I have a csv file with two columns: user_id and started_at. Values ​​started_at is the date of purchase - once (maximum 2) times per month for one id. I want to somehow compare id by month. For this, I thought to make a table with id and columns with dates by months. How better to turn this thing? no matter how I try to do something on a primitive, somehow everything is not very good. Here is the option that I still have, but this option is eaten part of the data.

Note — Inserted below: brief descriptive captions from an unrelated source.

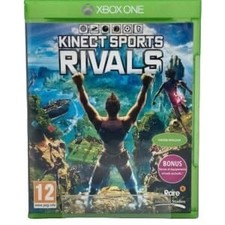 Jeu vidéo Kinect Sports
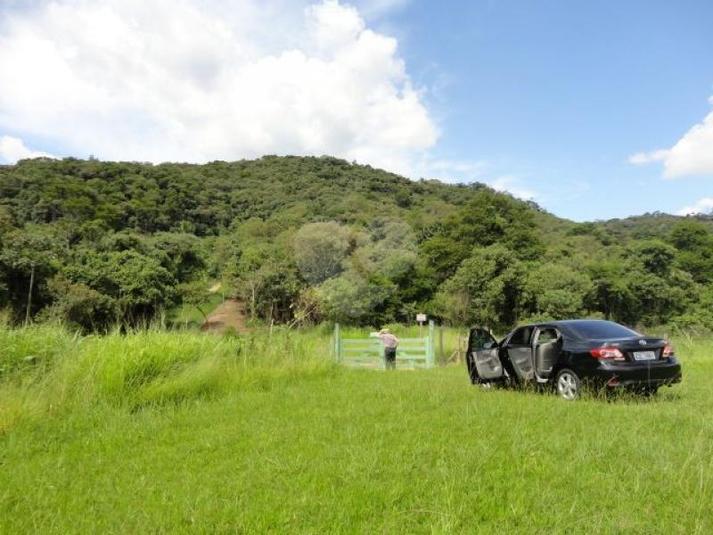 Venda Terreno Santana De Parnaíba Terras De San Nicolau REO101493 6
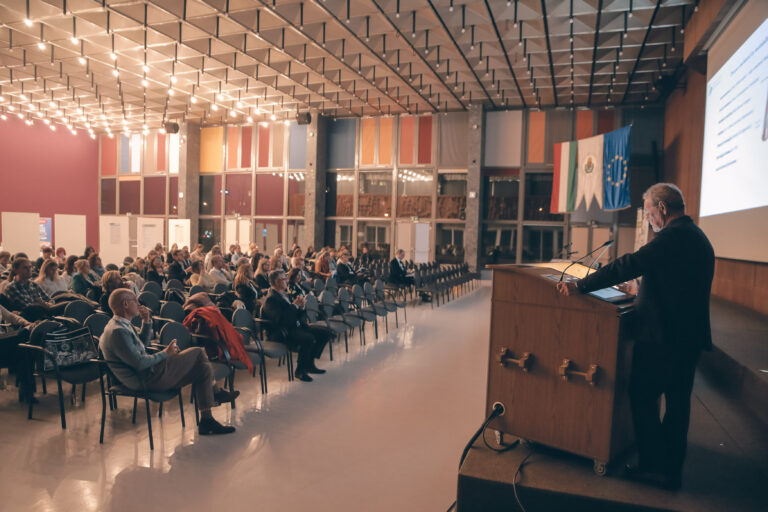 Elmo congress 2023 - budapest, hungary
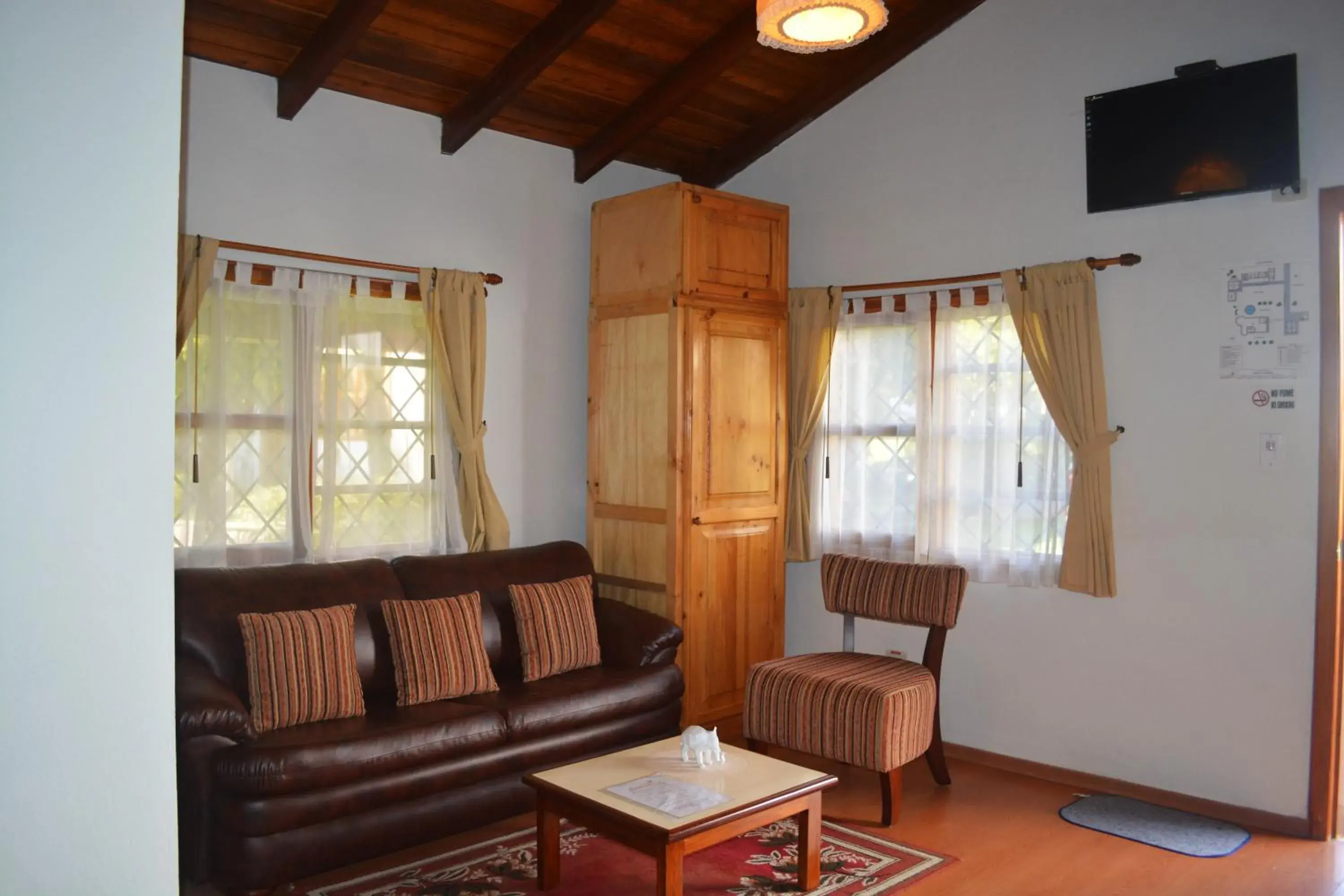 Double Room - single occupancy in Quinta La Constanza Double Room - single occupancy in Quinta La Constanza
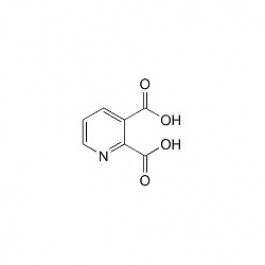 2,3-Pyridinedicarboxylic acid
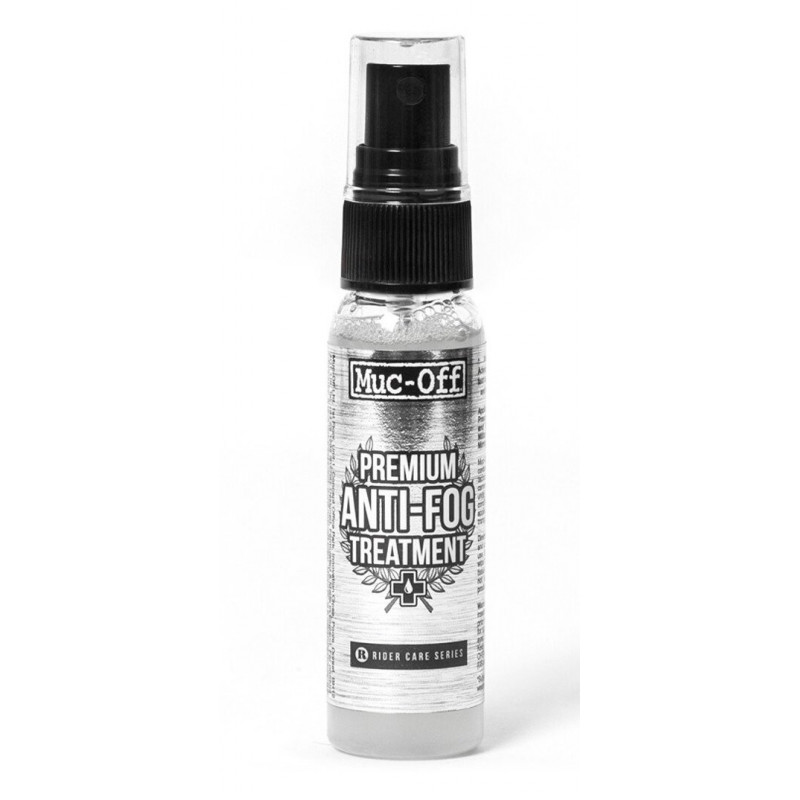 Anti-Fog Treatment 30ml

dat.index=pd.to_datetime(dat['started_at']) dat5=dat[:'2015-05-31'] dat6=dat['2015-06-01':'2015-06-30'] dat7=dat['2015-07-01':'2015-07-31'] dat8=dat['2015-08-01':] dat5.index=dat5['user_id'] dat6.index=dat6['user_id'] dat7.index=dat7['user_id'] dat8.index=dat8['user_id'] data=dat6.merge(dat5, 'right', on='user_id') data1=dat7.merge(data, 'right', on='user_id') data2=dat8.merge(data1, 'right', on='user_id') data2 
  • What do you mean by "compare id by month"? Get a report, what id in which months, how many times did you make a purchase, choose the top id, make purchases, or something else? The task is not completely clear. Further, I would upload / import this csv file to the database, and already in it I made selections using SQL - lospejos
  • I also originally wanted to do this (import to the database), but there I also had a snag. but about the report - I need data for each id when he makes a purchase, in order to understand later who fell off in which month, and who came and who pays every month. - Katia Nahornaya
  • 1. You can import a csv file into the database using the same Excel, or any means for working with the DBMS (Dbeaver, DBVisualizer, etc. depending on which database you will import. I recommend some lightweight free - FireBird , PostgreSQL, SQLite). 2. I still do not understand what you need in the end, I think you need to describe what reports you want to get at the output. - lospejos
  • I tried to stuff in postgreSQL, I created a table, but I still can't import. - Katia Nahornaya
  • one
    And what is the difficulty with importing to the database? Ask a question in which describe the problem of import. You can build a large list of dictionaries with the structure [{id: date}, ...] and then process them in a loop, but it is better to take the same SQLAlchemy using SQLite (create_engine ("sqlite: ///: memory:")) - import the data into the temporary database and process it there. - Tihon

1 answer 1

Suppose we have a trace. DataFrame:

 In [4]: df Out[4]: id started_at 0 1 2015-01-22 1 1 2016-01-01 2 1 2016-01-09 3 2 2016-01-11 4 3 2016-01-30 5 1 2016-02-02 6 2 2016-02-03 7 3 2016-03-03 8 1 2016-03-01 9 1 2016-03-03 10 3 2016-04-04 

We use the pivot_table () method to calculate the number of purchases for each customer ( id ) per month and convert the month value to the column name ( pivot ) for better visibility:

 In [6]: (df.assign(mon=df.started_at.dt.to_period('M')) ...: .pivot_table(index='id', columns='mon', aggfunc='size', fill_value=0) ...: .reset_index() ...: .rename_axis(None, 1) ...: ) ...: Out[6]: id 2015-01 2016-01 2016-02 2016-03 2016-04 0 1 1 2 1 2 0 1 2 0 1 1 0 0 2 3 0 1 0 1 1 

The DataFrame.assign () method creates a new virtual column.